Purpose of the Study:
- To evaluate if biomarkers of multimorbidity and biological aging enhance bleeding prediction accuracy.
- To compare point-of-care viscoelastometry and laboratory coagulation tests with added biomarkers.
Main Methods:
- A predictive accuracy study of 2437 cardiac surgery patients (COPTIC study).
- Utilized thromboelastography (TEG), rotational thromboelastometry (ROTEM), aggregometry, blood counts, and aging/multimorbidity biomarkers.
- Developed and validated logistic regression models using 10-fold cross-validation.
Main Results:
- The best model incorporating TEG/ROTEM and other biomarkers achieved an AUROC of 0.694.
- The optimal model using laboratory tests, blood counts, and aging/multimorbidity biomarkers had an AUROC of 0.701.

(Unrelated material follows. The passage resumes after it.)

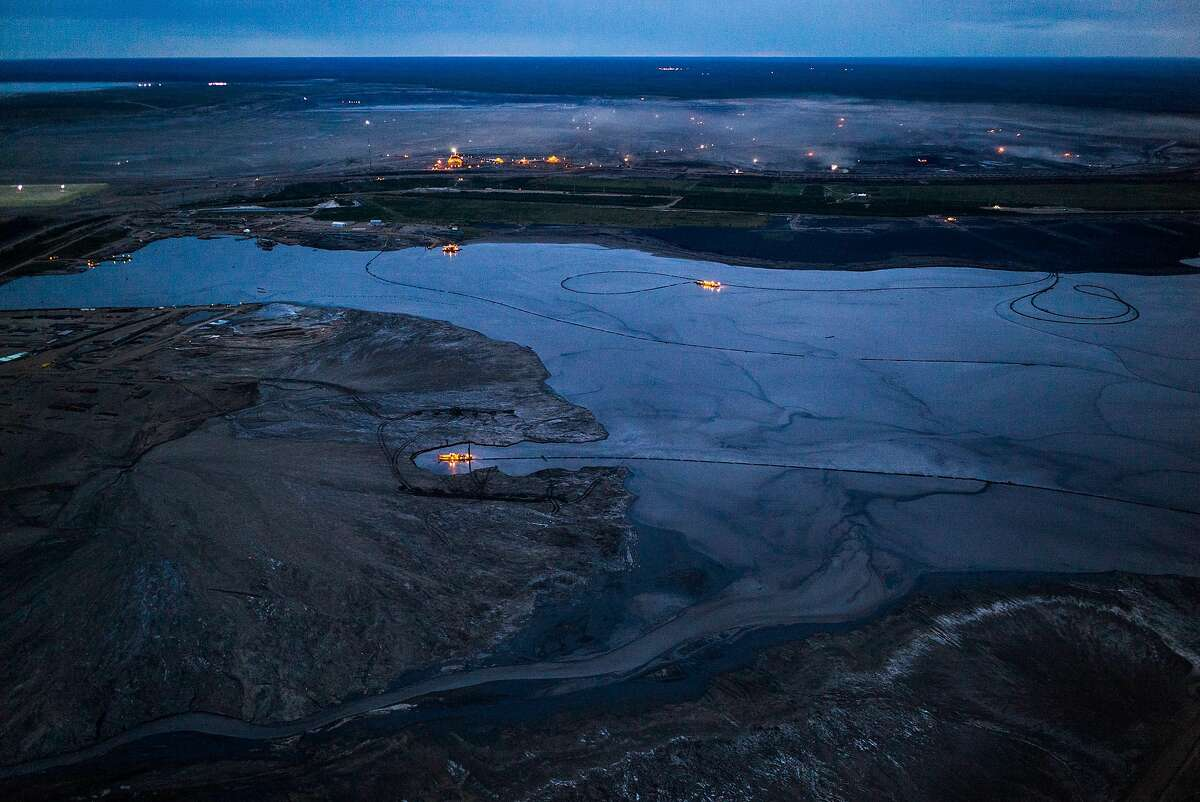 Chevron faces investor pressure to do more to curb emissions and fight climate change.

- Predictive accuracy for specific bleeding components like red cell or procoagulant transfusion was higher, but overall clinical utility did not improve.
Conclusions:
- Biomarkers of multimorbidity and biological aging provide only marginal improvements in predicting bleeding after cardiac surgery.

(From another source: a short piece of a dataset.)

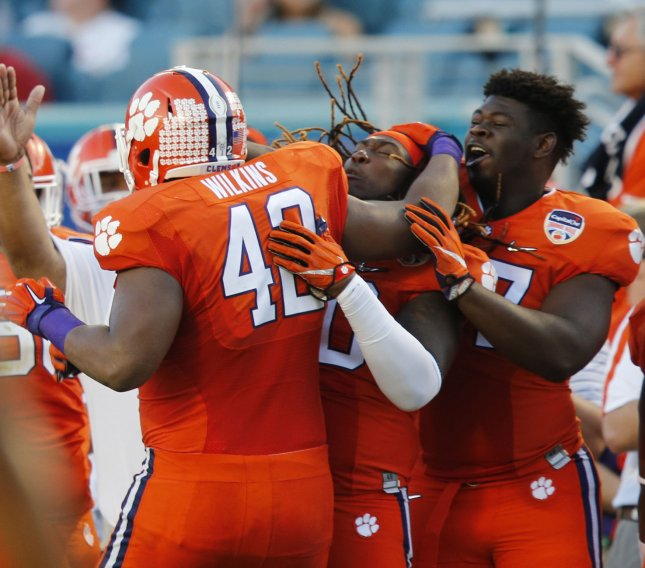 Christian Wilkins of the Clemson Tigers celebrates with teammates during a game against the Oklahoma Sooner. Photo by Pierre DuCharme/UPI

- Existing bleeding definitions may encompass diverse patient phenotypes and underlying disease processes.
Background:
We tested the hypothesis that the addition of biomarkers of multimorbidity and biological aging would improve the predictive accuracy of point-of-care viscoelastometry or laboratory tests of coagulation for clinically important bleeding following cardiac surgery.
Study Design And Methods:
This predictive accuracy study included 2437 participants in the coagulation and platelet laboratory testing in cardiac surgery (COPTIC study) with complete clinical, TEG 5000 thromboelastography, ROTEM, multiplate aggregometry, full blood count, laboratory reference tests of coagulopathy, and biomarkers of biological aging and multimorbidity. Models with different biomarkers to predict the composite primary outcome, clinically important bleeding, were developed using logistic regression and internally validated using 10-fold cross-validation. Discrimination, calibration, and clinical utility of the models were assessed comprehensively.
Results:
For the composite primary outcome, the AUROC for the best predictive model using TEG or ROTEM plus other biomarkers was 0.694 (0.612-0.775). The best predictive model overall included laboratory reference tests of coagulation, full blood count results, and biomarkers of multimorbidity and aging, AUROC = 0.701 (0.620-0.781), although clinical utility was not superior to using laboratory reference tests alone. Discrimination was higher for individual components of the primary outcome: large volume (≥4 units) red cell transfusion 0.754 (0.602-0.903) and large volume procoagulant transfusion 0.723 (0.590-0.857), but not for excess loss in drains/re-sternotomy 0.701 (0.613-0.788). Calibration was generally good among the models.
Discussion:
The addition of biomarkers of multimorbidity and biological aging yielded only small improvements in model predictive accuracy for bleeding over tests of coagulation. Existing clinical definitions of bleeding likely represent heterogeneous phenotypes and disease mechanisms.